As I'm slowly finding the strength to wrestle my demons, the acknowledgement that my lifelong battle with mental illness is quite possibly genetic, but also very likely caused by the stressors of the childhood sexual abuse I suffered at very young ages.
The recollection of various moments in the lives of my children makes me realize how much my childhood trauma has impacted my parenting.
"Not every person who is abused will have a mental disorder, but it does increase the likelihood," Prof. Afifi said of the 2012 Canadian Community Health Survey on Mental Health. Of these disorders, RAINN -- Rape, Abuse, & Incest National Network -- an American website detailing the many mental disorders associated to childhood sexual abuse, has detailed the correlation between depression, sleep disturbance disorders, revictimization, flashbacks, dissociation, disordered eating, alcohol or drug abuse, self-injury, and sexuality, but to name a few.
Going through the list, every disorder plays an integral part of my past and present, and most likely, my future. The most upsetting consequence of my childhood trauma, however, has more to do with how the mental illnesses have affected my parenting style. Determined to protect my children from everything, more specifically pedophiles, my anxiety has kept me vigilant towards all those coming into contact with any of my children.
Coaches, male teachers, friendly janitors at my children's school; all were subject to my scrutiny, as I always remained within a watchful distance. Of course school policies and life prevented me from sitting in the classroom to keep a watchful eye on the teachers, but my children have all been asked on frequent occasions, if they exhibited the slightest bit of apprehension at returning back to school, was it because they "had been touched in an inappropriate manner."

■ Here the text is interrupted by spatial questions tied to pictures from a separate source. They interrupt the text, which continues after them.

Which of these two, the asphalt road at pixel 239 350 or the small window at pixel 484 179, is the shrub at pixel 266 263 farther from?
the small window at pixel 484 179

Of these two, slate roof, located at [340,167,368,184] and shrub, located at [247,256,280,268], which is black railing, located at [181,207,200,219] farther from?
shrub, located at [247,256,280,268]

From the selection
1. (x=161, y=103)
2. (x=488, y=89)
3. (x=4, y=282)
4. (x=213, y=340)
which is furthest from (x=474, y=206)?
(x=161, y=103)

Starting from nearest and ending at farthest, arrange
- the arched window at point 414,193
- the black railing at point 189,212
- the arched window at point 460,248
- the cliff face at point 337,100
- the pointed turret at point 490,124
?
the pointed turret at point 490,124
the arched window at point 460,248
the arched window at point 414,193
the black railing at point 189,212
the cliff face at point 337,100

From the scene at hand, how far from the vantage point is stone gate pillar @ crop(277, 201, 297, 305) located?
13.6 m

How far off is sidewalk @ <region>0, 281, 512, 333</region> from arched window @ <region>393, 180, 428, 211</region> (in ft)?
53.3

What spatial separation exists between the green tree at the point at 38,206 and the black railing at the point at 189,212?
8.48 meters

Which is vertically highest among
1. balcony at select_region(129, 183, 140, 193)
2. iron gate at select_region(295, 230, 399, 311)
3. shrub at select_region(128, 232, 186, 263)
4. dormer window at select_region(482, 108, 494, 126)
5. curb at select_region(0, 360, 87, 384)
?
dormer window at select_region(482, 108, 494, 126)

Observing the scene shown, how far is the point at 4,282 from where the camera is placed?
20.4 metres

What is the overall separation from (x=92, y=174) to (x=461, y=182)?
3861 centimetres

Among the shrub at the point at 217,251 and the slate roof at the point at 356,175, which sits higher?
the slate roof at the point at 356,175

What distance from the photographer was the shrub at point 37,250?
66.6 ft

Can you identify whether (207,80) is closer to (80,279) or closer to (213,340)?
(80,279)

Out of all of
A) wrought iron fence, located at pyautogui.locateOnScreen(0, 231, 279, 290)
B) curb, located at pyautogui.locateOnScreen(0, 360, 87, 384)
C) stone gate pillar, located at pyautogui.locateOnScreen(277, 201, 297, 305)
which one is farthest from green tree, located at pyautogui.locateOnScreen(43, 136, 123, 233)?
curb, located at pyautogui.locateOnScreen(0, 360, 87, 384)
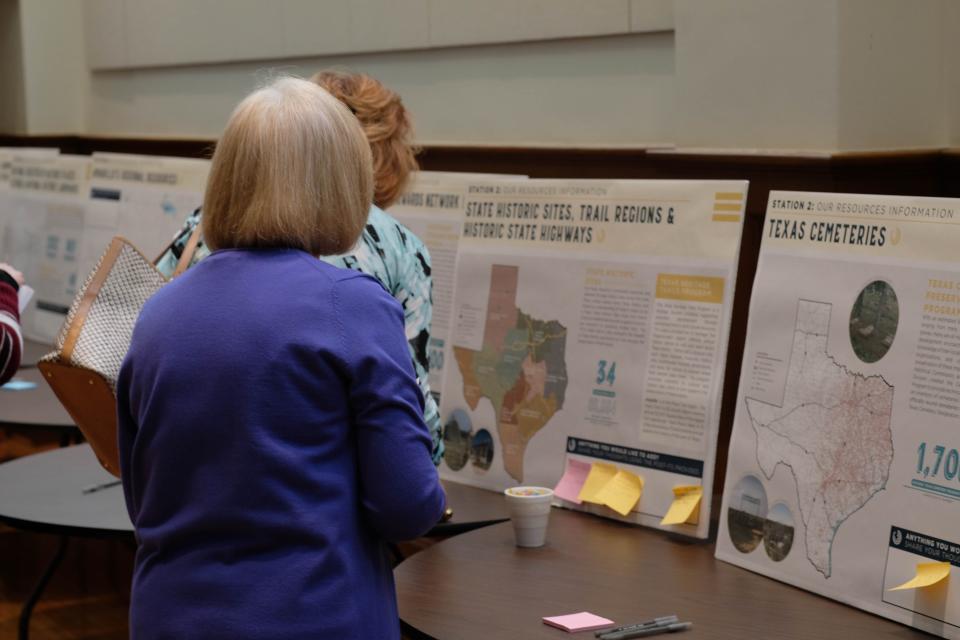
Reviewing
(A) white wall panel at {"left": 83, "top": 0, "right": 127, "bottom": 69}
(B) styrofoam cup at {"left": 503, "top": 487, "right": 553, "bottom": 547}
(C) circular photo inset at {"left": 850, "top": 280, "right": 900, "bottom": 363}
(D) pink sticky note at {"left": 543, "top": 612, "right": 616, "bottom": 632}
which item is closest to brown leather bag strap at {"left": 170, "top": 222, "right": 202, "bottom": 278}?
(B) styrofoam cup at {"left": 503, "top": 487, "right": 553, "bottom": 547}

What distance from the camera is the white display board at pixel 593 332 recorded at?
106 inches

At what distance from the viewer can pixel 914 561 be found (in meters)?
2.12

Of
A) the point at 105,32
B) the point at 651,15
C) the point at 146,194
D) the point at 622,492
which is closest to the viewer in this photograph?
the point at 622,492

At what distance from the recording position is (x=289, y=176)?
67.2 inches

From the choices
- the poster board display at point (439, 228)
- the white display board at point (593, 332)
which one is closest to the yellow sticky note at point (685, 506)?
the white display board at point (593, 332)

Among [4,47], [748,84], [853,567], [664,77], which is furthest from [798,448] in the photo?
[4,47]

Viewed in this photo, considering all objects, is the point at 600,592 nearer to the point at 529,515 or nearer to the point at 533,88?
the point at 529,515

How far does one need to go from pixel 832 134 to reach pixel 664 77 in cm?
85

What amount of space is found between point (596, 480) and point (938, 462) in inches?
36.9

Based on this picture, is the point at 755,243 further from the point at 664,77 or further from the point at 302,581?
the point at 302,581

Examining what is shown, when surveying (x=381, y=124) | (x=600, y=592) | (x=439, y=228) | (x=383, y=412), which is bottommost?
(x=600, y=592)

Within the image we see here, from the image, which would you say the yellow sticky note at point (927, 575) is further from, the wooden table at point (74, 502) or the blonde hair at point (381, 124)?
the blonde hair at point (381, 124)

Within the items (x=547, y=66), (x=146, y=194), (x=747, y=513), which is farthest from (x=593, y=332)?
(x=146, y=194)

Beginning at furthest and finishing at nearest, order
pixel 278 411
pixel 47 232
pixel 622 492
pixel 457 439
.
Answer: pixel 47 232, pixel 457 439, pixel 622 492, pixel 278 411
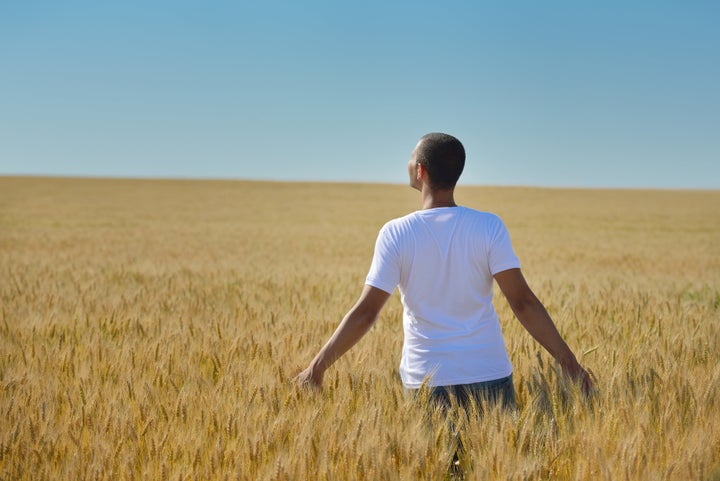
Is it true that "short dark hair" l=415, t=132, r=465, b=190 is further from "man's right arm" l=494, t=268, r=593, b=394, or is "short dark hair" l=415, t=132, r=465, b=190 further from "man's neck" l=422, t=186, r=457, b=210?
"man's right arm" l=494, t=268, r=593, b=394

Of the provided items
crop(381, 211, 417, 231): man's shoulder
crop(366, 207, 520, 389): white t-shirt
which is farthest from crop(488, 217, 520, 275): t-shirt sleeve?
crop(381, 211, 417, 231): man's shoulder

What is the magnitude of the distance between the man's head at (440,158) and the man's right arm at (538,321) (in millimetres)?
409

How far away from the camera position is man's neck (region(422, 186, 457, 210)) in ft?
7.83

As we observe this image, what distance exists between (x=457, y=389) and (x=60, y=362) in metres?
2.04

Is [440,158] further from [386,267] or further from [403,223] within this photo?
[386,267]

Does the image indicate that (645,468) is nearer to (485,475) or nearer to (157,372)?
(485,475)

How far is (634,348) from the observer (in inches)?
139

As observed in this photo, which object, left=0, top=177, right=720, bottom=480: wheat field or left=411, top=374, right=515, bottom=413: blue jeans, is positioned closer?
left=0, top=177, right=720, bottom=480: wheat field

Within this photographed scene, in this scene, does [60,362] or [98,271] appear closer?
[60,362]

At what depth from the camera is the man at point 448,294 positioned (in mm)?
2367

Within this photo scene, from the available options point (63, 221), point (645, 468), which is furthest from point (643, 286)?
point (63, 221)

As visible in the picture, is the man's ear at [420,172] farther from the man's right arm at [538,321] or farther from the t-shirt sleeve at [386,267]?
the man's right arm at [538,321]

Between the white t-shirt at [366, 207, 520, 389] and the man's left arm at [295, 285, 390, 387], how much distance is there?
0.17 feet

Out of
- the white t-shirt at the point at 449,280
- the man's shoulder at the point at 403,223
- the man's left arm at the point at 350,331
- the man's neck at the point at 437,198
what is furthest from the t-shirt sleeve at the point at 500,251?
the man's left arm at the point at 350,331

The thought that my kids could have been nervous at doing a presentation or worrying about an upcoming test never entered my mind. My mind immediately went to the darkest corner in the school; a closet where cleaning supplies were kept or an empty classroom. These areas suddenly became alive with my own memories which I subjected onto my children by keeping my abuse a secret, but stealing their innocence with incessant questioning about whether the janitor had ever "tried to get you alone."

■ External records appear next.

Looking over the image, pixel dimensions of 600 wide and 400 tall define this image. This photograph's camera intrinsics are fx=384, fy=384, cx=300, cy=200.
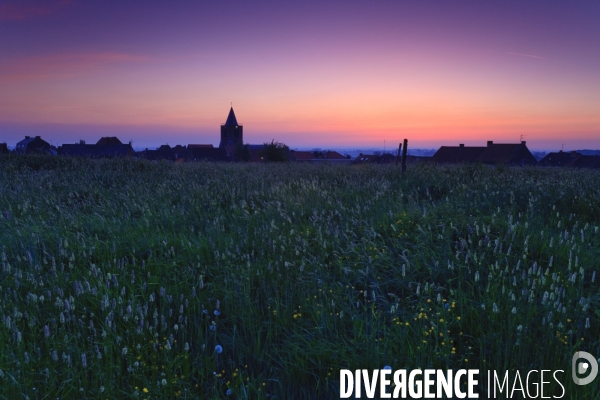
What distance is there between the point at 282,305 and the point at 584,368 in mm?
2184

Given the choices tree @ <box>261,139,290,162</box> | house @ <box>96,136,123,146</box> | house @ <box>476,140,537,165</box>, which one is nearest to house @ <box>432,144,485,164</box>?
house @ <box>476,140,537,165</box>

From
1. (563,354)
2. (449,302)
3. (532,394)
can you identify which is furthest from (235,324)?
(563,354)

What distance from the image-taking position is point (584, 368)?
2.44 meters

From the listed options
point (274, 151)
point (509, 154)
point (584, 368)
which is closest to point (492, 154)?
point (509, 154)

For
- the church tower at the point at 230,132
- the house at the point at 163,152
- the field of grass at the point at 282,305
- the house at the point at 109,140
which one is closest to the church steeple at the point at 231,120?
the church tower at the point at 230,132

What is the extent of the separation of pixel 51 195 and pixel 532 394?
874 cm

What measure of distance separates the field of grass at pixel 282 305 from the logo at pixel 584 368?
0.05 meters

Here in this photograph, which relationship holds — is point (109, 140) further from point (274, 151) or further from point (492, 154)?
point (492, 154)

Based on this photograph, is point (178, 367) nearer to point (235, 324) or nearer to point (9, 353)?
point (235, 324)

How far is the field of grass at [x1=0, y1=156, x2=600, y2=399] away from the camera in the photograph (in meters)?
2.58

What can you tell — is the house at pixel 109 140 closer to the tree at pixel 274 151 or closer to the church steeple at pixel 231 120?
the church steeple at pixel 231 120

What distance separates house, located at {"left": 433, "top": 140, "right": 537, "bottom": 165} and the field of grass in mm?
57192

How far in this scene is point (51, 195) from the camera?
796 centimetres

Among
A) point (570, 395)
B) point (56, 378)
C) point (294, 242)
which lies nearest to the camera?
point (570, 395)
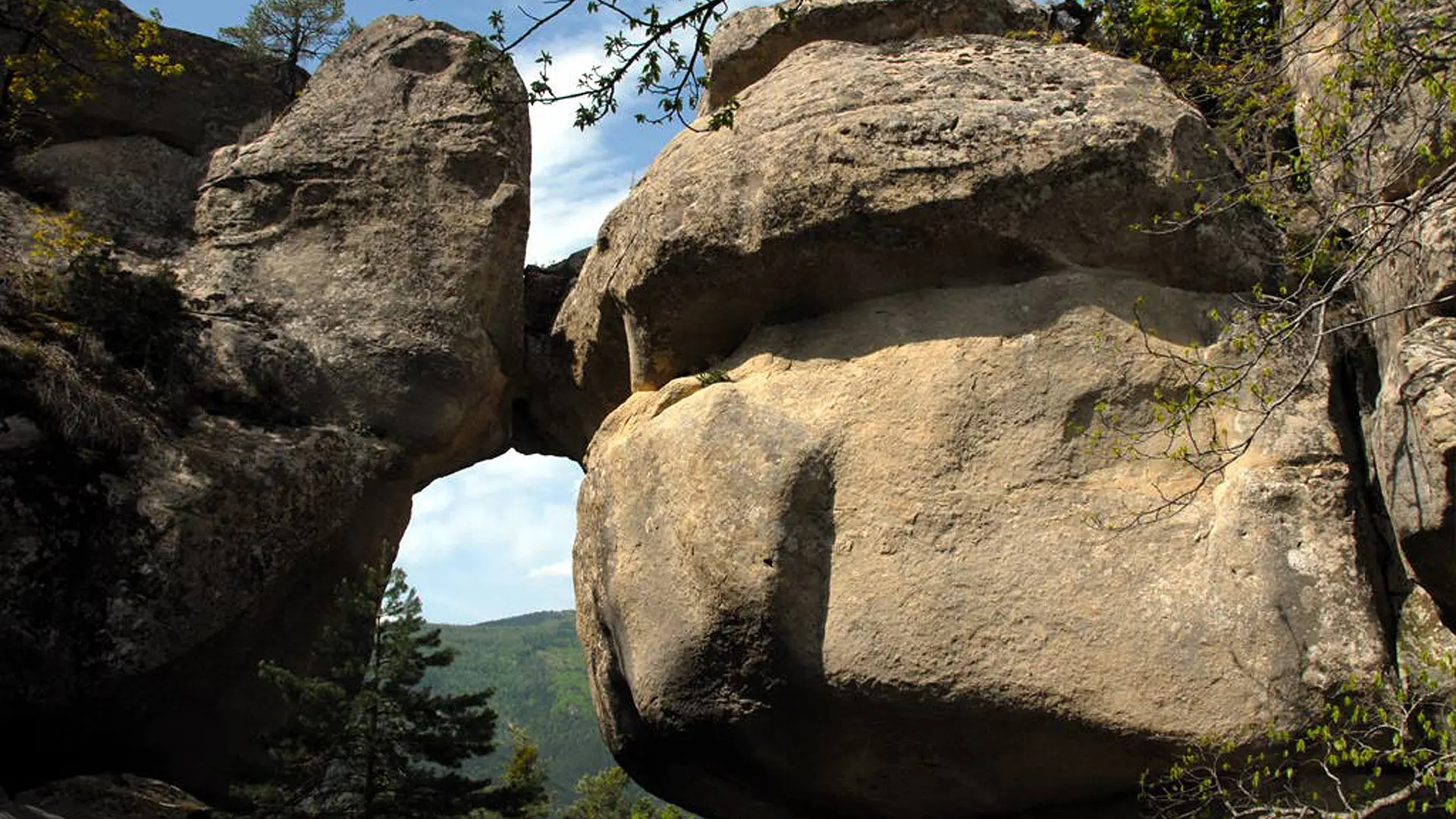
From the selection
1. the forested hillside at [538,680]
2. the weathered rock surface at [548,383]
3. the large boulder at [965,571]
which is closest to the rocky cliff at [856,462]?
the large boulder at [965,571]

Simple childhood moments between siblings and friends of "You show me yours, I'll show you mine" were turned into interrogation sessions were my finger pointed at each child demanding, "Where did you learn that?" To this day, 10 years later, my kids will still remind me of those episodes with arched eyebrows, querying, "What was that all about anyway?"

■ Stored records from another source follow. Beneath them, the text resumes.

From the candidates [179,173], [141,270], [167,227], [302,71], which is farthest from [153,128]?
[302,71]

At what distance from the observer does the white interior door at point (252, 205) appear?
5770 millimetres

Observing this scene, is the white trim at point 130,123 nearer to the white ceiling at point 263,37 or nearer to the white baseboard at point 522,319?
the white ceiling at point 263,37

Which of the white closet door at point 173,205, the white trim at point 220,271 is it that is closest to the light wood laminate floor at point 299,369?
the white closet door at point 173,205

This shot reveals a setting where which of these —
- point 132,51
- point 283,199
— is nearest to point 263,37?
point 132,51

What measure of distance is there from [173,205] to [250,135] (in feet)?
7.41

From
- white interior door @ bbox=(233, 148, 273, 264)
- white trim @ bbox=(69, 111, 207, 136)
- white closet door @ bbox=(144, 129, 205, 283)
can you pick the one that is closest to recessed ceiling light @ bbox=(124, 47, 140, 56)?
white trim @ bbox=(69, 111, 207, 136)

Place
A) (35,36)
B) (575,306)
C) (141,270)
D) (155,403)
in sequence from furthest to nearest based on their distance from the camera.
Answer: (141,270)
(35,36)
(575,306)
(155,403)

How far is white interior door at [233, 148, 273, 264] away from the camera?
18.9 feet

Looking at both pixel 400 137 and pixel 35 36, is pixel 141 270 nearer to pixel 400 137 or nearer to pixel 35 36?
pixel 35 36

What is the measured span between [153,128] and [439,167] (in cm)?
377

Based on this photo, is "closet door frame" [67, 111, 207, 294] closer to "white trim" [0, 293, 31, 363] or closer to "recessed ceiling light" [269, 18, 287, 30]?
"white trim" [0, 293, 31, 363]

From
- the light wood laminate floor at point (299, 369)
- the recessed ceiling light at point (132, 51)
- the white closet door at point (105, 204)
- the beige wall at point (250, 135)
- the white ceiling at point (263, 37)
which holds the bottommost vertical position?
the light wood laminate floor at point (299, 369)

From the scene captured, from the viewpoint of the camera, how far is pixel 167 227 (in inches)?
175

And I continue to keep my secret from them, fearful that I've already done enough damage by subjecting them to a life with a mother who starves herself one day and binges the next; with a parent who becomes so alarmed at the sight of a boy's name on my daughter's cell that I have to take to my bed for days to recover from the idea that she may someday be hurt the way I was.
In the meantime, my behaviour; my disorders are wreaking havoc not only in my own life, but in theirs, as I teach my daughter to be fearful of boys; to believe that a friendly game of tag is actually an assault; all because my youth was sullied, and my spirit was broken. And really, sharing my secret doesn't seem like an option because... well, I wouldn't want them to think there's anything wrong with me.